### Given material

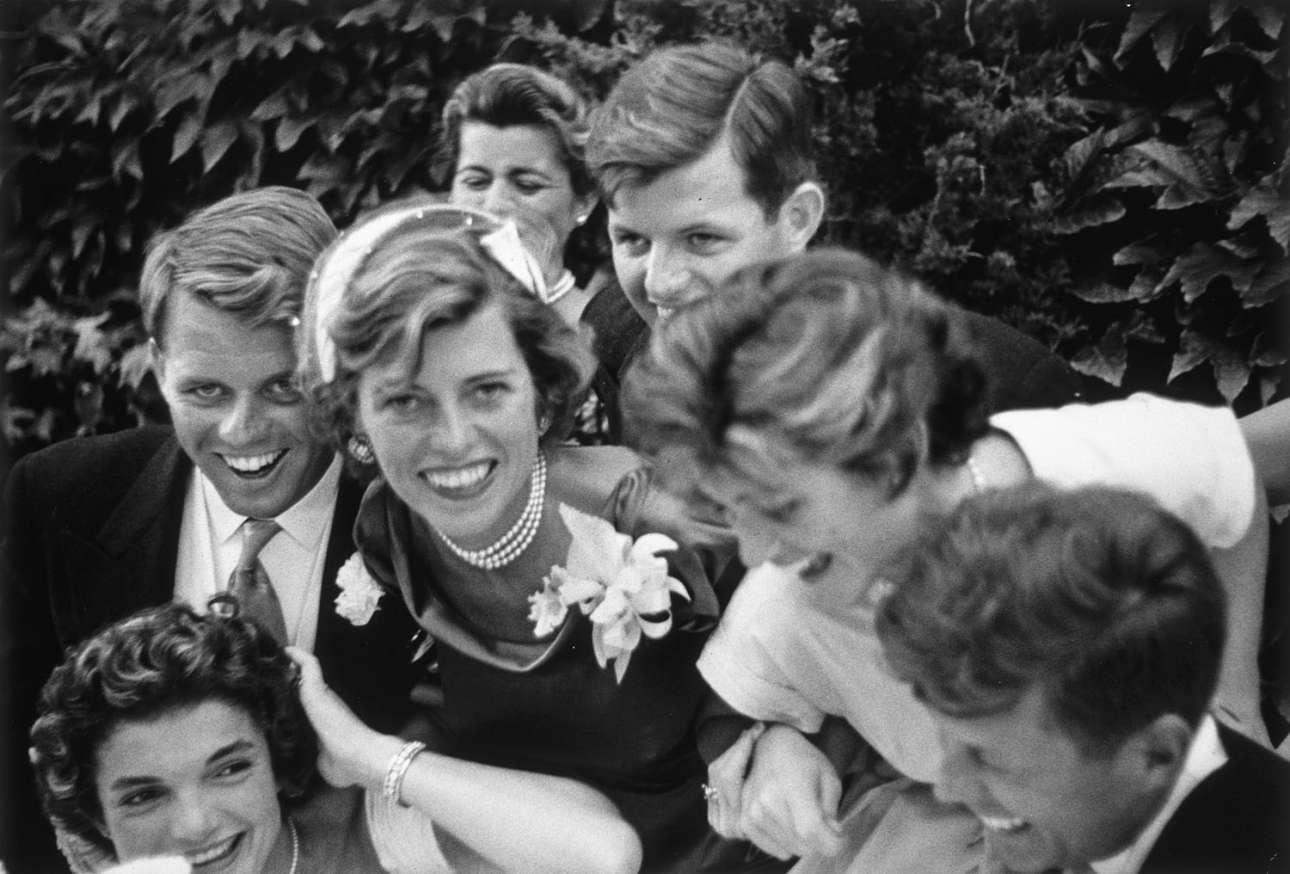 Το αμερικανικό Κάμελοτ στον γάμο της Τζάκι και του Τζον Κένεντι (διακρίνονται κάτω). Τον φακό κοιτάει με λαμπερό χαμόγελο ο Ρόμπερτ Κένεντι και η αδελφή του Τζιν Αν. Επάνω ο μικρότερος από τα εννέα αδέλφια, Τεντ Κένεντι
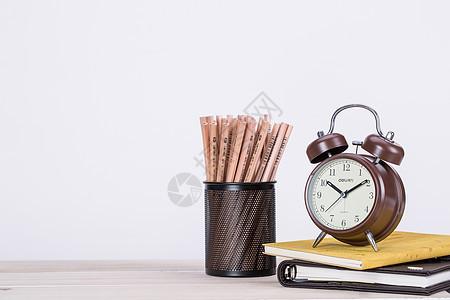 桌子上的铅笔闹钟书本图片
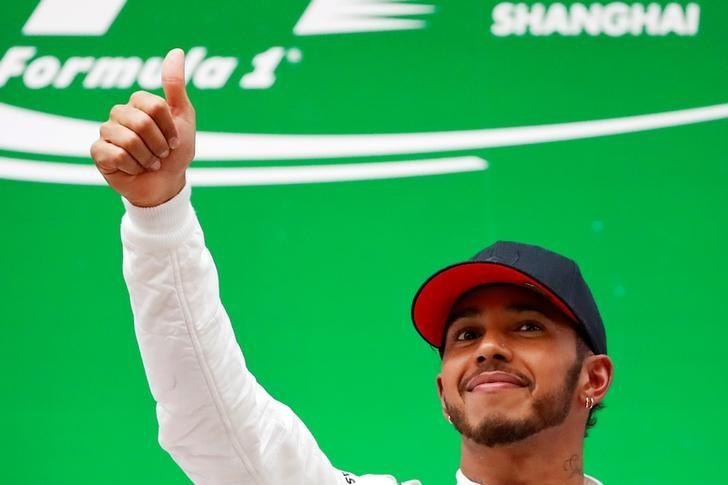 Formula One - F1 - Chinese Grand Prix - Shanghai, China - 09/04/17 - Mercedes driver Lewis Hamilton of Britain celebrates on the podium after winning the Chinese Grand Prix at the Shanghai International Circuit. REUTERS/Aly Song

### What you should do
Return the listing above in full and exactly, omitting all pictures.

### Result of this exercise
 Το αμερικανικό Κάμελοτ στον γάμο της Τζάκι και του Τζον Κένεντι (διακρίνονται κάτω). Τον φακό κοιτάει με λαμπερό χαμόγελο ο Ρόμπερτ Κένεντι και η αδελφή του Τζιν Αν. Επάνω ο μικρότερος από τα εννέα αδέλφια, Τεντ Κένεντι
 桌子上的铅笔闹钟书本图片
 Formula One - F1 - Chinese Grand Prix - Shanghai, China - 09/04/17 - Mercedes driver Lewis Hamilton of Britain celebrates on the podium after winning the Chinese Grand Prix at the Shanghai International Circuit. REUTERS/Aly Song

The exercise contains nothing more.